Fri Feb 9 10:57:29 GMT 2001

The Beowulf Cluster

Contents

Using the Cluster

The School of Computing Beowulf consists of 8 dual-node Pentium III PCs connected by a very fast `Scali' network. These machines are intended as number-crunchers: they run users' programs and very little else.

For this sort of system to run efficiently, work has to be divided evenly between the computers and individual machines should not be given more work than they can handle.

For this reason, users do not log onto cluster machines directly but submit lists of commands - known as jobs - to a batch system.

The batch system, a modified version of OpenPBS, distributes the jobs around the cluster. If the cluster is too busy, the job will be queued until resources become available.

Copying files to and from the Cluster

Users with accounts on the cluster will be able to access their directory space from other departmental computers. The space will appear in:

 /home/cswuk1/username

You can use the usual Unix commands: cp, mv etc to work on files in this directory.

Submitting jobs to the Cluster

Single processor jobs

To create a job, list the commands that you intend to run in a file and send it to the cluster using a command like

 qsub my.job

The job will be given an identifier, which will be of the form number.hostname. This can be used to track the progress of your job and, if neccessary, to remove it from the system.
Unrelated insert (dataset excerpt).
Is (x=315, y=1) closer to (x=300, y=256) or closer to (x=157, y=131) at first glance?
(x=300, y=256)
When the batch system is ready, the commands in the file my.job will be executed on one of the nodes in the cluster. Anything sent to standard output and standard error will appear in files called my.job.o and my.job.e with the job ID number appended.

qsub provides extra options to control how these output files are generated and to report on its progress.
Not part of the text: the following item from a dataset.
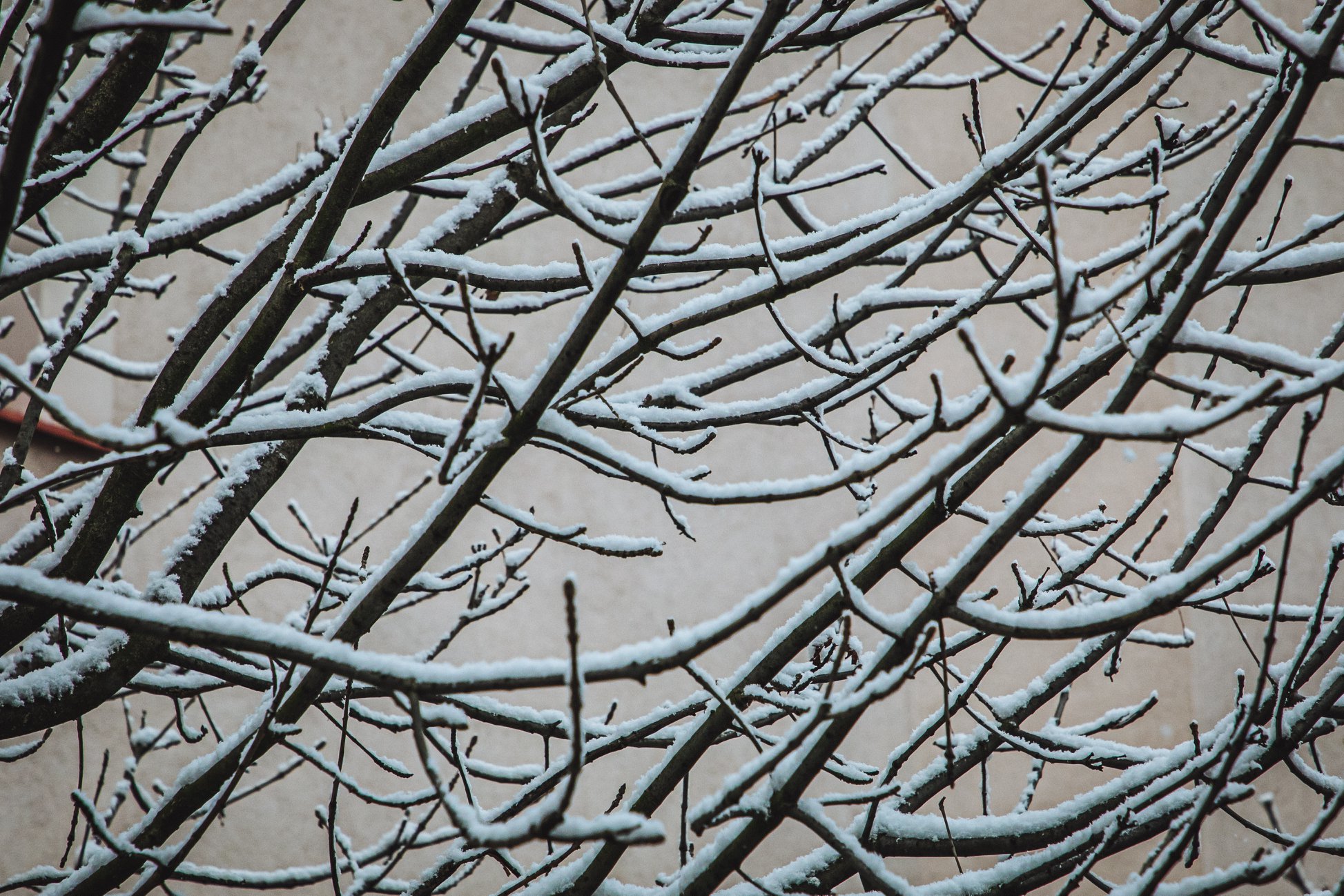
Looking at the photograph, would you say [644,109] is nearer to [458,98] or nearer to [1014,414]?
[458,98]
-N NAME Use NAME instead of the job filename as the prefix for the output files.
-j oe Merge standard error and standard output and store both in the .o file.
-m e Send mail when the job has finished. Not currently working.

It is possible to embed these options in the job itself by embedding `magic' comments starting with #PBS. For example, to set the name of the job to `COMPILE' and save both standard output and standard error in COMPILE.onnn, the job could start with

 #PBS -N COMPILE
 #PBS -j eo

Parallel Jobs

To submit a parallel job, you use qsub with a resource limit specifying how many processes you need. On this system, you would use a command like

 qsub -l vnodes=4 mpi.job

This will allocate 4 `virtual nodes' - effectively individual CPUs - for the job and execute the job on one of these. It is up to the job itself to spawn the processes on the remaining three CPUs.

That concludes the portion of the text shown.